Text segment:
*****

The Jureia Massif (Serra da Jureia) is an isolated group of mountains on the coast of the state of São Paulo, Brazil. The mountains hold a well-preserved remnant of Atlantic Forest, and are contained in the fully protected Jureia-Itatins Ecological Station.

==Location==

The name "Jureia" means prominent point in the Tupi-Guaraní language.
The Serra da Jureia is a Precambrian horst on the coast of the municipality of Iguape in the south of São Paulo state.
The massif covers 58 km2 and rises to 400 to 800 m.
The eastern side falls steeply to the ocean.
It is an inselberg connected to the mainland by a sandy alluvial plain that was formed 5100 years ago during the post-glacial Cananéia Transgression, when the sea was about 3 m higher than at present.
The Paranapu massif, part of the Serra dos Itatins, rises from the plain to the north.

==Hydrology==

The streams formed in the Serra da Jureia are clear, with a pH of 5–6.5, and are low in nutrients.
A few originate in springs in the campo, but most are rain-fed and intermittent.
Quiet streams may become torrential during times of heavy rainfall.
The Una do Prelado River, a blackwater river, meanders in a northeast direction through the plain between the Serra da Jureia and the Serra dos Itatins.
The Serra da Jureia is divided by the valley of the Rio Verde, which flows south to the ocean.

==Environment==

Average annual temperatures range from 19.6 to 21.4 C.
Average annual rainfall is 2277.8 mm.
The climate is tropical humid with no dry season.

*****

Tasks and exercises:
• 1. Quote the Jureia Massif text, starting at "The Serra da Jureia is a" and ending at "low in nutrients.".
• 2. Using the Jureia Massif text, decide whether each statement agrees with it, answering yes or no and quoting the words that settle it: (a) The massif covers 58 km2. (b) The Rio Verde flows north to the ocean. (c) Most streams in the Serra da Jureia originate in springs in the campo.
The data play no part in this work.

Provided records:
*****

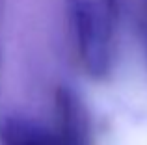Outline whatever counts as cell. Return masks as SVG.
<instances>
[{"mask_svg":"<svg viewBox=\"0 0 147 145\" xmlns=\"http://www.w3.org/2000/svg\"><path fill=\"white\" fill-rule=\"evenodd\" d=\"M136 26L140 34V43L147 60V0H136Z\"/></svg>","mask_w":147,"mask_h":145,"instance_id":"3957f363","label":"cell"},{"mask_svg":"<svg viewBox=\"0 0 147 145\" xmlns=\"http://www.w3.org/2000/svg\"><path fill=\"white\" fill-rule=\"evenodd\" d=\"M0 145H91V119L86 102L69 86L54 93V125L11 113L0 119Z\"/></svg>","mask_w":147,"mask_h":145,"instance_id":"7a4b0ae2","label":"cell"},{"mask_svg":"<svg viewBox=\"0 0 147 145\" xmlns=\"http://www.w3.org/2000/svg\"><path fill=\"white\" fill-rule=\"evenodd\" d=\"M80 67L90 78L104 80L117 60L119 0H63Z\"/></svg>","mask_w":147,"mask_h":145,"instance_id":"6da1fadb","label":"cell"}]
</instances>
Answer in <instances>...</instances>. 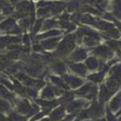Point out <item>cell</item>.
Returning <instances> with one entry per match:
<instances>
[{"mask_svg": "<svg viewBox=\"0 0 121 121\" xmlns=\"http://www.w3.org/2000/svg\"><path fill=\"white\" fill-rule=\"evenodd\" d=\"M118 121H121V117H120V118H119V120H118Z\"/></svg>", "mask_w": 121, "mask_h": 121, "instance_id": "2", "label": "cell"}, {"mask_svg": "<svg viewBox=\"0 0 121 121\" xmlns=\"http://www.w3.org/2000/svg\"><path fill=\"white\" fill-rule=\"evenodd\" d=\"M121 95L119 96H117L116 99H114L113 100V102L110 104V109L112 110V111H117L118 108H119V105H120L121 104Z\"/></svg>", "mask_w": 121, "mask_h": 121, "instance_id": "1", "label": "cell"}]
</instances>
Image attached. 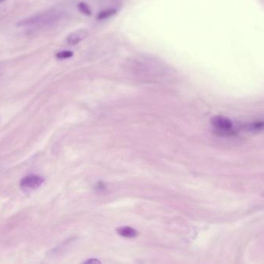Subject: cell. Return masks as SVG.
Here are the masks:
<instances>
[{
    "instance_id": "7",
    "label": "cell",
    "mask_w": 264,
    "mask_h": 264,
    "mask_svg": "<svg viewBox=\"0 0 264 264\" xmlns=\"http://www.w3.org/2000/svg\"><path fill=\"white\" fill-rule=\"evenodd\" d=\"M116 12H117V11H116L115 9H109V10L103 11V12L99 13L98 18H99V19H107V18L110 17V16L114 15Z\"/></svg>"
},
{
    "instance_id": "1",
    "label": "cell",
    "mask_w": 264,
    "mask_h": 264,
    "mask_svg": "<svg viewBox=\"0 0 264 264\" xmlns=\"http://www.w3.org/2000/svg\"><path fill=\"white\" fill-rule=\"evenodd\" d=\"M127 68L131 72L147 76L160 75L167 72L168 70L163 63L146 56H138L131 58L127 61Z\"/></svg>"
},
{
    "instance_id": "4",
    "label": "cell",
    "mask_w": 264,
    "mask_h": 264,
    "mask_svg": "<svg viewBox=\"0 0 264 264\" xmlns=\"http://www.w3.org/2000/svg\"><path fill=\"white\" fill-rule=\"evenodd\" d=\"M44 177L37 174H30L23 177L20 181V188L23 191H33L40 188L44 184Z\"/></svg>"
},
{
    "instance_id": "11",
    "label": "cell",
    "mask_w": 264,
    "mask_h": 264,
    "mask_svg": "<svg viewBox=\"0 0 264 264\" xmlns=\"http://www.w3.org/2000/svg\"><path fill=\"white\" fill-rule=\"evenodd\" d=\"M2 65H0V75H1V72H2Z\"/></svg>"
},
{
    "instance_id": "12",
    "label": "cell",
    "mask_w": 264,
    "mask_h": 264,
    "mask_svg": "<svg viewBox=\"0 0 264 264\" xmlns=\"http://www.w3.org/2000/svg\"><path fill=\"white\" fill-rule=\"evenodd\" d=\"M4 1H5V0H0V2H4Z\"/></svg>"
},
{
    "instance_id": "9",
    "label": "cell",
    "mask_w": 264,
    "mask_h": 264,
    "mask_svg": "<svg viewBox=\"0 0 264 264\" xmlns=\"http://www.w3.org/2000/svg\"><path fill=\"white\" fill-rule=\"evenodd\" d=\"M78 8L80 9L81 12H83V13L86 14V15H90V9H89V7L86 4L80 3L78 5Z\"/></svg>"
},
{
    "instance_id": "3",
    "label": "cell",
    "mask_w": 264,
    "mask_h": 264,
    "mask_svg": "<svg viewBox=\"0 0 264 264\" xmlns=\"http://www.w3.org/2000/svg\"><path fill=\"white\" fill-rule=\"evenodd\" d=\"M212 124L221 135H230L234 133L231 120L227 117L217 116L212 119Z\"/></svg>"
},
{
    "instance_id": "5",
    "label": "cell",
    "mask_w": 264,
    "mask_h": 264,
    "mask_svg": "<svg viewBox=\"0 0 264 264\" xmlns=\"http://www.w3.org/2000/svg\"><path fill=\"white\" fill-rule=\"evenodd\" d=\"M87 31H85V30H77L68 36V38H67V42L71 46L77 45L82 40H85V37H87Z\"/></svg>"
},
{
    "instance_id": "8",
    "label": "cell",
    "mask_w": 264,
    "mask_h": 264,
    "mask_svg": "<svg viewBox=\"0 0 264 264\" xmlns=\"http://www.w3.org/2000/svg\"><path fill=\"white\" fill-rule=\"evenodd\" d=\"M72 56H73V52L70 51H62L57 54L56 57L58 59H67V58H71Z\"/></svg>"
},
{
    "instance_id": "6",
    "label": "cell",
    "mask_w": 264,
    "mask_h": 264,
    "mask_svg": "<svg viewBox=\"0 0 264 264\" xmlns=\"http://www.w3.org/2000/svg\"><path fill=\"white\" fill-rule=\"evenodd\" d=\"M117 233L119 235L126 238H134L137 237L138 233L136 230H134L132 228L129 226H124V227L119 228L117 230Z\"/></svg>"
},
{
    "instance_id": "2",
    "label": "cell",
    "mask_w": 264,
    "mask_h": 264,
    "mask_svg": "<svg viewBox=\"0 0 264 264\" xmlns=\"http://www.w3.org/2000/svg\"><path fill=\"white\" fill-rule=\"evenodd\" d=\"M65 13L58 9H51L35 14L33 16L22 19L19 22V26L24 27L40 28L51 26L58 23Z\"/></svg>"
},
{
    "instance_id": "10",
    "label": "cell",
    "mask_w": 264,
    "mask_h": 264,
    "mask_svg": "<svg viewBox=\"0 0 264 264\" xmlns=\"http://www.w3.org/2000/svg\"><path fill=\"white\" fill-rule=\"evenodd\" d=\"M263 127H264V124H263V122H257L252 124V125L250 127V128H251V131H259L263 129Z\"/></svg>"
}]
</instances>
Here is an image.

*****

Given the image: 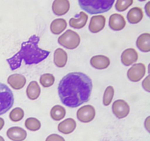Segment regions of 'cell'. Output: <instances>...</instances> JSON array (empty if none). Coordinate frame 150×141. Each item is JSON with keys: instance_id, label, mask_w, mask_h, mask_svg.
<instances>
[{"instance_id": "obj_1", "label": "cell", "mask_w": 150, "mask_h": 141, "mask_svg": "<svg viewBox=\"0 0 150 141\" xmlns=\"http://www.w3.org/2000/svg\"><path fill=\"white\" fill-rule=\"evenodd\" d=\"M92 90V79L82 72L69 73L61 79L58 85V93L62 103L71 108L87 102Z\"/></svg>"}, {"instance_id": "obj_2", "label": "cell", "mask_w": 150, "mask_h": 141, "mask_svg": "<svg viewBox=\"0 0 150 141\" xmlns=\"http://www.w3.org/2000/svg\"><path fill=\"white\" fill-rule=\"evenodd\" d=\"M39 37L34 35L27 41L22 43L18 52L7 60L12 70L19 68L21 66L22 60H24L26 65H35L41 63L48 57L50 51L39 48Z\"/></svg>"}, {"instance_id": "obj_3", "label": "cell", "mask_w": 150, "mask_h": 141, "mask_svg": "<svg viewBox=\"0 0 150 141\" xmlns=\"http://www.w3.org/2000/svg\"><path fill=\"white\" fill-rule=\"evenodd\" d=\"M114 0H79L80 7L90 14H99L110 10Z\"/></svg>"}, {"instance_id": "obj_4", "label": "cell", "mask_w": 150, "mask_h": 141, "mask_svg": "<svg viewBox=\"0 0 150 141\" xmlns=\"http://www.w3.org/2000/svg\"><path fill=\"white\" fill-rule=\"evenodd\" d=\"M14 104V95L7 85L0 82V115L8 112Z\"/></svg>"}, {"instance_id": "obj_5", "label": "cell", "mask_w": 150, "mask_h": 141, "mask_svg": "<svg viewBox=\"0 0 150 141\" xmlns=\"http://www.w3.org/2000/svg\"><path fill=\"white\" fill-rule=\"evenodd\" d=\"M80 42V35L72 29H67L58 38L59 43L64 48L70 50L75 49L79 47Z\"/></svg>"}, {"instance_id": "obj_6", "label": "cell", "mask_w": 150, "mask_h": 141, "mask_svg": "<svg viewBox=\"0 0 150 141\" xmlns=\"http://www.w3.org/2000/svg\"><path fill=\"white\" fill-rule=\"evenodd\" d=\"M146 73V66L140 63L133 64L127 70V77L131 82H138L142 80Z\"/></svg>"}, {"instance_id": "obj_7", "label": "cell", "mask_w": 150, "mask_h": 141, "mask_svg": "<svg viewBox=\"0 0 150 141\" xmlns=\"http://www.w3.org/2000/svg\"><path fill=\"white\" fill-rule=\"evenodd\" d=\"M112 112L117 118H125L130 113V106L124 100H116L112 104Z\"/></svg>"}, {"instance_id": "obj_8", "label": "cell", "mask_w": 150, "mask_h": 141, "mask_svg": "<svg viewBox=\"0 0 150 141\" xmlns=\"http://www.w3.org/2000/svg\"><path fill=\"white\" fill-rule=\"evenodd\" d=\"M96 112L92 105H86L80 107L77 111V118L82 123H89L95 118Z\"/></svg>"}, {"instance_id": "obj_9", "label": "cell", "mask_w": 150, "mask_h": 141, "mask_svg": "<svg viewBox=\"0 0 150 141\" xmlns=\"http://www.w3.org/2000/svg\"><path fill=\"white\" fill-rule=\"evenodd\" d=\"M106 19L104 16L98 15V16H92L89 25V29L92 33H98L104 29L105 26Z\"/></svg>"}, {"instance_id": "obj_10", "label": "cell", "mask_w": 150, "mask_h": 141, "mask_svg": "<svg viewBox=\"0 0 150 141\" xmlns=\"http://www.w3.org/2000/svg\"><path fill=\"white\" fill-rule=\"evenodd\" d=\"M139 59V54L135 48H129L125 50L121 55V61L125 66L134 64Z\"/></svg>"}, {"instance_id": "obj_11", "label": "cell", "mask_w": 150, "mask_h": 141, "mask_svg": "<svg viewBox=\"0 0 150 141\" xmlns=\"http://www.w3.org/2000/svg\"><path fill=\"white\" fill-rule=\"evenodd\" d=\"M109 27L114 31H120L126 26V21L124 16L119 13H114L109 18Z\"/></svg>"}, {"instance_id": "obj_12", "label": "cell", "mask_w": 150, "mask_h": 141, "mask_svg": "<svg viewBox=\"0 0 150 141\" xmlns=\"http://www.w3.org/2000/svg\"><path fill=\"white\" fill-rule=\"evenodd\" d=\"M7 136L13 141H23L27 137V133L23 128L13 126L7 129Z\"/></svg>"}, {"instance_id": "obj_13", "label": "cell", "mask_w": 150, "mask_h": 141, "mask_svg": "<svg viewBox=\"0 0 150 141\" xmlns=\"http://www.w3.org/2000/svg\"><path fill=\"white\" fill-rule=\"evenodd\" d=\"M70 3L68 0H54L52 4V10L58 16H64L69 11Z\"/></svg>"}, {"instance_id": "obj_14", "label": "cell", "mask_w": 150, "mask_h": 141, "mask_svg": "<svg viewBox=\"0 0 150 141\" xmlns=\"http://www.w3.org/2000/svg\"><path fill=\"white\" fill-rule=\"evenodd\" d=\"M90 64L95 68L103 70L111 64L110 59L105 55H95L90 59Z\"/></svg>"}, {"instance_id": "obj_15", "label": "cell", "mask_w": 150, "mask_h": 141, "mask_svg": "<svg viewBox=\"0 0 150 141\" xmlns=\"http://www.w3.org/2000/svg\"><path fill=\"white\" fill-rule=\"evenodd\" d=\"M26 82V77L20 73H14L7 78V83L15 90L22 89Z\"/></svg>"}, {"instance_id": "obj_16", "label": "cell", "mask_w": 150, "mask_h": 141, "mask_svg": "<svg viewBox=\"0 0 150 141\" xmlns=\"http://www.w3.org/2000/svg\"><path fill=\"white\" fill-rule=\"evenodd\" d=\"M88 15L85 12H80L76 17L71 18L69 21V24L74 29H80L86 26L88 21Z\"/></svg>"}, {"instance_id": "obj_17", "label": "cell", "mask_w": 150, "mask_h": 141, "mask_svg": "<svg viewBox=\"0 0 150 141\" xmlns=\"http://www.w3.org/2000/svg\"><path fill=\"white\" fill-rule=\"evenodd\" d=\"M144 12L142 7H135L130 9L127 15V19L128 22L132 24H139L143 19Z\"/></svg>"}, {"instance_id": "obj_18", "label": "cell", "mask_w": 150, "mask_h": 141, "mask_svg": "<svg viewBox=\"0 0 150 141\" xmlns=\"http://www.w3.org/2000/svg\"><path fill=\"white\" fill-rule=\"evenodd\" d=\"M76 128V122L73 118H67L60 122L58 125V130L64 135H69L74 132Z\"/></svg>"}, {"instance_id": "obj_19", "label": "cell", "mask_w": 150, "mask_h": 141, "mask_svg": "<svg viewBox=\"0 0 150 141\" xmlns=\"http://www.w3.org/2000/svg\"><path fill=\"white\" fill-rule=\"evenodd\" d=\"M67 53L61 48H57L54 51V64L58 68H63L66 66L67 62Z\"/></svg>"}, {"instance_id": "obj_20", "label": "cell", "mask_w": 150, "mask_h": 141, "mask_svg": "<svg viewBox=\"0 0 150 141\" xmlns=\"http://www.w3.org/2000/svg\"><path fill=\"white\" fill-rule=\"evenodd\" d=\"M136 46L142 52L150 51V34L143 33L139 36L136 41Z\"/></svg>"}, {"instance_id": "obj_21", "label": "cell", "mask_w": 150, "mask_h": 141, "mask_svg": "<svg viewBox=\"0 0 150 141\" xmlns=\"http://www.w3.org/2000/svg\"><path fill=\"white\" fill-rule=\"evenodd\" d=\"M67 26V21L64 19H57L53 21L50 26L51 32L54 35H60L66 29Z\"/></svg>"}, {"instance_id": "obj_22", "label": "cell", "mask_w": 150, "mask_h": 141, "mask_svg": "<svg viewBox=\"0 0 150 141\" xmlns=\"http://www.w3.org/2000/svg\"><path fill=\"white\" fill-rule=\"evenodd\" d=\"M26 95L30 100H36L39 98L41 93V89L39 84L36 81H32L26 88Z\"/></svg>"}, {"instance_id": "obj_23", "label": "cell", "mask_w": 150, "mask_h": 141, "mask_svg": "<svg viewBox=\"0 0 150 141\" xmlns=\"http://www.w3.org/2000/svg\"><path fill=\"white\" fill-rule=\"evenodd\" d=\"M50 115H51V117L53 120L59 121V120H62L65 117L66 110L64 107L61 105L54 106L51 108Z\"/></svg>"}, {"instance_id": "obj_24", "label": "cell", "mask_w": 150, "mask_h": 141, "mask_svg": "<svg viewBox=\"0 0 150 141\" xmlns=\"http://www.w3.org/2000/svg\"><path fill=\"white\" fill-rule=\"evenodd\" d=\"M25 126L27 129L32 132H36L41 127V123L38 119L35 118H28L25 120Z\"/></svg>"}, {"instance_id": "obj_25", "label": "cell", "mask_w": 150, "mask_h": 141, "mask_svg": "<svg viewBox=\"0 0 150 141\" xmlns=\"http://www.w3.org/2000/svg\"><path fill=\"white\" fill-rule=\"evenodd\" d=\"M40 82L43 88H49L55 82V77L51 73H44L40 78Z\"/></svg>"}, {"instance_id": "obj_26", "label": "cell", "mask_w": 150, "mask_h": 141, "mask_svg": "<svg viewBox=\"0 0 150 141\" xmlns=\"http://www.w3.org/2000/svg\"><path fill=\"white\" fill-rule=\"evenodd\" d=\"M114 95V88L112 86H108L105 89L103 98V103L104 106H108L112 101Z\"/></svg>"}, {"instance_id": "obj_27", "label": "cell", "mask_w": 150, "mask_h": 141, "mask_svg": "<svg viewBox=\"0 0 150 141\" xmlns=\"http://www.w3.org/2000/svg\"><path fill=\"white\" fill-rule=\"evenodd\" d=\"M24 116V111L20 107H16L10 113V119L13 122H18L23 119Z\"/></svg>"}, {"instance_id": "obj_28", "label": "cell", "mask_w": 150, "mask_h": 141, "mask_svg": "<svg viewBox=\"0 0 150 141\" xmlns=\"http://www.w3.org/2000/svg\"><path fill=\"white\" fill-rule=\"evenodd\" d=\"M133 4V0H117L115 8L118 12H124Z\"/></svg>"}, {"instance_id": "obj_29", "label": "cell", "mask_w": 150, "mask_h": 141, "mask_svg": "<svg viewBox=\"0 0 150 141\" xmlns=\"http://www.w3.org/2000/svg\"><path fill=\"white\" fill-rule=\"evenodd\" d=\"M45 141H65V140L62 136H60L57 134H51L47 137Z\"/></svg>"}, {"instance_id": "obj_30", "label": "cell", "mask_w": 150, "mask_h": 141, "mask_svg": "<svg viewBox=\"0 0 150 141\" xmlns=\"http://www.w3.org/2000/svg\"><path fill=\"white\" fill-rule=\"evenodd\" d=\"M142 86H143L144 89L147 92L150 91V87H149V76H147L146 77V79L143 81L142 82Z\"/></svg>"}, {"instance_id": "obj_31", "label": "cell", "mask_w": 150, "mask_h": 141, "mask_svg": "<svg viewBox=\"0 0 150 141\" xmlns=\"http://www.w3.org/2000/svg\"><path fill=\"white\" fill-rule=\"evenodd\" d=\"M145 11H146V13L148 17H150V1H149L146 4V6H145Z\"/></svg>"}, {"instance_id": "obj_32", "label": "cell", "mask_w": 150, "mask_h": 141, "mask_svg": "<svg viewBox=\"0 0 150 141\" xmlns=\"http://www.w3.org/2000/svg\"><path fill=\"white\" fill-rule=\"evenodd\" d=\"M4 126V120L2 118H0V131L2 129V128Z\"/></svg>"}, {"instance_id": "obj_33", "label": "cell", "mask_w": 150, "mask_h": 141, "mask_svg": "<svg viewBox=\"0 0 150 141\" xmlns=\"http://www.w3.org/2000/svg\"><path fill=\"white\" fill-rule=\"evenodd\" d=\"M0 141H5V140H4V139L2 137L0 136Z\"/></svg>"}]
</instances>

*****

Solutions:
• 1.
The Serra da Jureia is a Precambrian horst on the coast of the municipality of Iguape in the south of São Paulo state.
The massif covers 58 km2 and rises to 400 to 800 m.
The eastern side falls steeply to the ocean.
It is an inselberg connected to the mainland by a sandy alluvial plain that was formed 5100 years ago during the post-glacial Cananéia Transgression, when the sea was about 3 m higher than at present.
The Paranapu massif, part of the Serra dos Itatins, rises from the plain to the north.

==Hydrology==

The streams formed in the Serra da Jureia are clear, with a pH of 5–6.5, and are low in nutrients.

• 2.
(a) Yes: "The massif covers 58 km2 and rises to 400 to 800 m."
(b) No: "The Serra da Jureia is divided by the valley of the Rio Verde, which flows south to the ocean."
(c) No: "A few originate in springs in the campo, but most are rain-fed and intermittent."